Speaker: Elena Grigorescu, Purdue University
Title: Testing k-Monotonicity (The Rise and Fall of Boolean Functions)

Host: Mariana Raykova

Abstract:

Boolean functions are commonly used to represent a diverse set of objects: voting schemes, graphs, error-correcting codes or concept classes. Therefore, their study is of interest to multiple communities, both from theoretical and practical angles.

In this talk I will introduce Boolean k-monotone functions, which are functions defined over a finite poset domain D that alternate between the values 0 and 1 at most k times on any ascending chain in D. Hence, k-monotone functions are natural generalizations of the classical monotone functions, which are the 1-monotone functions.

This work is motivated by the recent interest in k-monotone functions in the context of circuit complexity and learning theory, and by the central role that monotonicity testing plays in the context of property testing. Here we initiate a systematic study of k-monotone functions, in the property testing model. In this model, the goal is to distinguish functions that are k-monotone (or are close to being k-monotone) from functions that are far from being k-monotone.

I will present several results for testing k-monotonicity on the hypercube and hypergrid domains, outline some connections with distribution testing and with some learning problems, and discuss a few important open questions.

Joint work with Clement Canonne, Siyao Guo, Akash Kumar, Karl Wimmer.

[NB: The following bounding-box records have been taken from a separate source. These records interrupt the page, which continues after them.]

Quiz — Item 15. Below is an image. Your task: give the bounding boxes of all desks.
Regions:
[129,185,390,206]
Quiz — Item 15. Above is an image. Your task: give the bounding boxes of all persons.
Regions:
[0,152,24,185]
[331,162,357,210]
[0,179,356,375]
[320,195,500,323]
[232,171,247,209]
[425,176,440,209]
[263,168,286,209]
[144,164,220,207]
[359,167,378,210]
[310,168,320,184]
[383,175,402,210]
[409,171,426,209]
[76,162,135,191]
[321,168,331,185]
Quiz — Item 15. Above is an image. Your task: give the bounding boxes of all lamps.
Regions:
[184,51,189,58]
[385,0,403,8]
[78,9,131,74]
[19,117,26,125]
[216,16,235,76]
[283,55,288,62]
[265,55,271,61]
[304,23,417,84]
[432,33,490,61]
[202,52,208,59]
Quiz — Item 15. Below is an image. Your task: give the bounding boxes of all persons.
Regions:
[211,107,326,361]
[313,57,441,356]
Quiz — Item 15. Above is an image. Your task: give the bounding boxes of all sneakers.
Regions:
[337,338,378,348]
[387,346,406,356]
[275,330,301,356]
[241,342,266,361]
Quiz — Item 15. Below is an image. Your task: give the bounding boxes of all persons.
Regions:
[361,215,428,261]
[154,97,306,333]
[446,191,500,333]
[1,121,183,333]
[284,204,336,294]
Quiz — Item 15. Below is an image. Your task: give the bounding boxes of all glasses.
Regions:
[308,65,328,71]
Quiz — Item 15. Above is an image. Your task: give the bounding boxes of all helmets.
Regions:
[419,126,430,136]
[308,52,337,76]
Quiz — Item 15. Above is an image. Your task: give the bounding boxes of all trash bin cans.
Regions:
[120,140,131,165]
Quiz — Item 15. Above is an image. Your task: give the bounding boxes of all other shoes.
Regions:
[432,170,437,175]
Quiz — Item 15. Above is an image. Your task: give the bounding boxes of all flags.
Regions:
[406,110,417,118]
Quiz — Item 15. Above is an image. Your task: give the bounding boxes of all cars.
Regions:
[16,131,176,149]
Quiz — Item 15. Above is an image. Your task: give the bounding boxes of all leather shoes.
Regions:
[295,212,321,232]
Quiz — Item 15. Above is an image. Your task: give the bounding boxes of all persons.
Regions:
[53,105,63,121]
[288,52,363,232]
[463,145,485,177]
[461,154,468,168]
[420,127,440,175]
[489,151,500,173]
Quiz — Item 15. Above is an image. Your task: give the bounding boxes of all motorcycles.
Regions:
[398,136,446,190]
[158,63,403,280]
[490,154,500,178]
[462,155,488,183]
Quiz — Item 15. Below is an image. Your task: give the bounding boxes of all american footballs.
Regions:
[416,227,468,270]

Bio: Elena Grigorescu is an Assistant Professor in the Computer Science Department of Purdue University. She graduated from EECS MIT in 2010, and after that she spent two years as a Computing Innovations postdoctoral fellow at Georgia Tech. Her research interests span many aspects of theoretical Computer Science, with a focus on sublinear algorithms, error-correcting codes and point lattices, and complexity theory.